Ten per cent of children suffer from some form of dyslexia, according to estimates. That is 700,000 children throughout the state education system.
The 200-pupil primary school already has a growing reputation for the help it offers dyslexic pupils. It introduced a pilot project four years ago, which has had considerable success in improving reading standards.
It was first introduced for children who joined the reception class in the January term. By the end of the summer term, these children's reading had advanced beyond the level of those who had started the previous September, but not been part of the project.
Under the scheme, children are given whiteboards to write down words spoken out phonetically by their teacher and shown to them on coloured cards.
The cards and the black-on-white representation of the word on the whiteboard are said to aid the memory. It all became crystal clear to one five-year-old when she was asked to spell "milk". She pronounced each letter separately and then said gleefully "milk".
"That's right," said her teacher Jackie Martin, who has done a course in phonographics at Oxford. "If you're not sure, sound it out."
Amanda Holder, a mother with two children at the school - Lucy, 10, and Daniel, eight - is full of praise for the school.

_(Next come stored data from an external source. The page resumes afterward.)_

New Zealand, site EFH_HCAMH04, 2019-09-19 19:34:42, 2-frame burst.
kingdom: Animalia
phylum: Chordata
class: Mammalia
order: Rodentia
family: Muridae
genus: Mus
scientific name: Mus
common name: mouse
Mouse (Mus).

"We've been at Widewell only a year," she said. "I have dyslexia in my family.
"At Daniel's previous school, they just didn't want to recognise it - yet he is quite severely dyslexic. He just sort of plodded along and then became a naughty child at the back of the classroom.
"When we came here, I spoke to Barbara Young [the headteacher] about the concerns I'd had with Daniel and he settled in really, really well. Within a couple of weeks, they'd assessed him and said, 'Yes, there is something going on here'."
Jacqueline Hick, whose son A.J, 11, is also dyslexic, added: "The thing is there's always someone to approach here.
"They don't just say, 'Oh, don't worry he's fine'. They say, 'You tell me what's wrong and we can discuss the problem'." A.J is now full of enthusiasm for reading and even says his favourite subject is literacy.
If the trust proposal goes ahead - and governors will take a final vote on it before the summer - it will join forces with Dyslexia Action to become the South-west's centre for training teachers in techniques to combat dyslexia.
Mel Saunders, Dyslexia Action's head of Southern region, added: "The key is to provide a programme that is sustainable and one that the school, and the wider community, can continue to use once our work comes to an end - providing a more inclusive education for the generations of children to come and breaking the cycle of failure."
Mrs Young, the headteacher, said: "I was very concerned about children's reading development. If you can't read, you cannot access the rest of the curriculum."
Ministers are optimistic that the project could be adopted nationwide. "This is just the kind of innovative project that is possible thanks to the flexibility of trust schools," said the Schools minister Andrew Adonis.
If the partnership gets the green light, Widewell will become one of the country's first trust schools from September.